[Rows drawn from a spatial reasoning dataset]
• • •

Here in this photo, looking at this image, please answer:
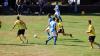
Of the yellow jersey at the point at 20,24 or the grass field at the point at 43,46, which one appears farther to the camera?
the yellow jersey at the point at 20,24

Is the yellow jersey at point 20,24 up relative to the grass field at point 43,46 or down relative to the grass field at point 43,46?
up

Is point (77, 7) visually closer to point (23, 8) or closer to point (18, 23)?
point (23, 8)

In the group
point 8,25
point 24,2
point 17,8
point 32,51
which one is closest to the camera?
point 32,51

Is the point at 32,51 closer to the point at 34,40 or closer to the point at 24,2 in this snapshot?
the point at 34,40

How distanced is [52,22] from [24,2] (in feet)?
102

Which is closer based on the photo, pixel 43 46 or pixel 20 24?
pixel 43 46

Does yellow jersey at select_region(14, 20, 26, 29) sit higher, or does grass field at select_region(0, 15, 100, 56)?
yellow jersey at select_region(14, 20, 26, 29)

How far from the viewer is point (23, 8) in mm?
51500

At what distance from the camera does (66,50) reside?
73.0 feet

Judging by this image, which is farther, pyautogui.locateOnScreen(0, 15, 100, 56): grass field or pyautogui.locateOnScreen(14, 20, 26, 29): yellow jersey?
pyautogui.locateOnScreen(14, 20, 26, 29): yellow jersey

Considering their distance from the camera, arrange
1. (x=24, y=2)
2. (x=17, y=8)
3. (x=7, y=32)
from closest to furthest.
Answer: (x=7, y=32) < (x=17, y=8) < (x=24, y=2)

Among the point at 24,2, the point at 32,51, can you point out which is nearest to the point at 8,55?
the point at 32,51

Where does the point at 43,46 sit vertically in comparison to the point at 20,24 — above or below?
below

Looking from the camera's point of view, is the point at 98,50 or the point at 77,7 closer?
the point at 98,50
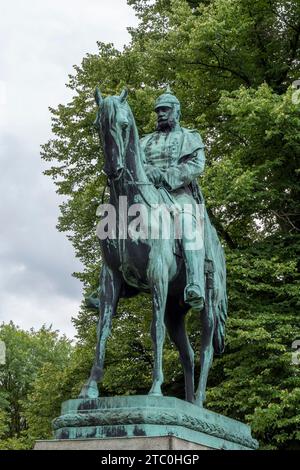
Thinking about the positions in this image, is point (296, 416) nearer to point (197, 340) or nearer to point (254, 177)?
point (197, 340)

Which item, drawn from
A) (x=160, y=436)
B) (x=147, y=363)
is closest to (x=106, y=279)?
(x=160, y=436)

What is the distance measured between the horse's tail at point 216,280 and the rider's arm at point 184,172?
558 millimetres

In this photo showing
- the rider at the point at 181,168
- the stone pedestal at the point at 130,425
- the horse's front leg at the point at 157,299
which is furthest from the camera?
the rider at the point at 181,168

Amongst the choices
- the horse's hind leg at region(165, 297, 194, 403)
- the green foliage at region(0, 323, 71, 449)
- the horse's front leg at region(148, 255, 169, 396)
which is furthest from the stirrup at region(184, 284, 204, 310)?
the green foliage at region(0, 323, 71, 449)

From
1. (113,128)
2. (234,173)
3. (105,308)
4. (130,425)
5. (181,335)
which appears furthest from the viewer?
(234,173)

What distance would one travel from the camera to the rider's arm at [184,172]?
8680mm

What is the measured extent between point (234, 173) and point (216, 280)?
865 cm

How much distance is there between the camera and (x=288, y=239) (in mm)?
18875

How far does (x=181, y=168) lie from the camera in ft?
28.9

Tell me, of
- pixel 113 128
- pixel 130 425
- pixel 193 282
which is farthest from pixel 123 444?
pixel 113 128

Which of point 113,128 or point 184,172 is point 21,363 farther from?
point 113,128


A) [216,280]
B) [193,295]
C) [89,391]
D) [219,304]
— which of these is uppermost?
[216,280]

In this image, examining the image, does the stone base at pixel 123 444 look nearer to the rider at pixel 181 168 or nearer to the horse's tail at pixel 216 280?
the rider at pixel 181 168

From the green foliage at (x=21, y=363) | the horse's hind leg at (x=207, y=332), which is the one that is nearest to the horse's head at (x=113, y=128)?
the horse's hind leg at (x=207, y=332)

• • •

◆ Written request
Return all of the data above verbatim, omitting the pictures.

◆ Output for this exercise
Here in this photo, looking at this image, please answer:
Of the yellow jersey at the point at 20,24 or the grass field at the point at 43,46, which one appears farther to the camera?
the yellow jersey at the point at 20,24

Is the yellow jersey at point 20,24 up relative to the grass field at point 43,46 or down relative to the grass field at point 43,46?
up

Is point (77, 7) visually closer to point (23, 8) or closer to point (18, 23)?
point (23, 8)

In the group
point 8,25
point 24,2
point 17,8
point 32,51
which one is closest to the camera?
point 32,51

Is the point at 32,51 closer to the point at 34,40 or closer to the point at 24,2 in this snapshot?
the point at 34,40

How distanced is [52,22] from [24,2] (in feet)?
102

Which is closer based on the photo, pixel 43 46 or pixel 20 24?
pixel 43 46

Does yellow jersey at select_region(14, 20, 26, 29) sit higher, or does grass field at select_region(0, 15, 100, 56)?
yellow jersey at select_region(14, 20, 26, 29)

How far from the viewer is point (23, 8) in mm?
51500

At what distance from the camera does (66,50) reside?
73.0 feet

Judging by this image, which is farther, pyautogui.locateOnScreen(0, 15, 100, 56): grass field or pyautogui.locateOnScreen(14, 20, 26, 29): yellow jersey?
pyautogui.locateOnScreen(14, 20, 26, 29): yellow jersey

Considering their distance from the camera, arrange
1. (x=24, y=2)
2. (x=17, y=8)
3. (x=7, y=32)
from closest to furthest.
Answer: (x=7, y=32) < (x=17, y=8) < (x=24, y=2)

Among the point at 24,2, the point at 32,51, can you point out which is nearest to the point at 8,55?
the point at 32,51

Where does the point at 43,46 sit vertically in comparison to the point at 20,24 — above or below?
below

Looking from the camera's point of view, is the point at 98,50 or the point at 77,7 closer?
the point at 98,50
Thinking about the positions in this image, is point (296, 416) nearer to point (197, 340) or nearer to point (254, 177)?
point (197, 340)

Which item, drawn from
A) (x=160, y=436)
B) (x=147, y=363)
is closest to (x=106, y=279)?
(x=160, y=436)

What is the distance measured between the horse's tail at point 216,280 and the rider's arm at point 184,172?
558 millimetres

In this photo showing
- the rider at the point at 181,168
- the stone pedestal at the point at 130,425
- the horse's front leg at the point at 157,299
which is furthest from the camera?
the rider at the point at 181,168

Amongst the choices
- the horse's hind leg at region(165, 297, 194, 403)
- the green foliage at region(0, 323, 71, 449)
- the horse's front leg at region(148, 255, 169, 396)
which is furthest from the stirrup at region(184, 284, 204, 310)?
the green foliage at region(0, 323, 71, 449)

From
1. (113,128)
2. (234,173)
3. (105,308)
4. (130,425)
5. (181,335)
which appears furthest from the viewer?
(234,173)

What distance would one travel from the camera to the rider's arm at [184,172]?
8680mm

What is the measured extent between point (234, 173) and point (216, 280)?
865 cm

How much distance is there between the camera and (x=288, y=239) (in mm)?
18875

How far does (x=181, y=168) lie from the camera in ft?
28.9

Tell me, of
- pixel 113 128
- pixel 130 425
- pixel 193 282
which is farthest from pixel 123 444?
pixel 113 128

Which of point 113,128 or point 184,172 is point 21,363 farther from?
point 113,128


A) [216,280]
B) [193,295]
C) [89,391]
D) [219,304]
— which of these is uppermost?
[216,280]

In this image, examining the image, does the stone base at pixel 123 444 look nearer to the rider at pixel 181 168 or nearer to the horse's tail at pixel 216 280?
the rider at pixel 181 168

From the green foliage at (x=21, y=363) | the horse's hind leg at (x=207, y=332), which is the one that is nearest to the horse's head at (x=113, y=128)?
the horse's hind leg at (x=207, y=332)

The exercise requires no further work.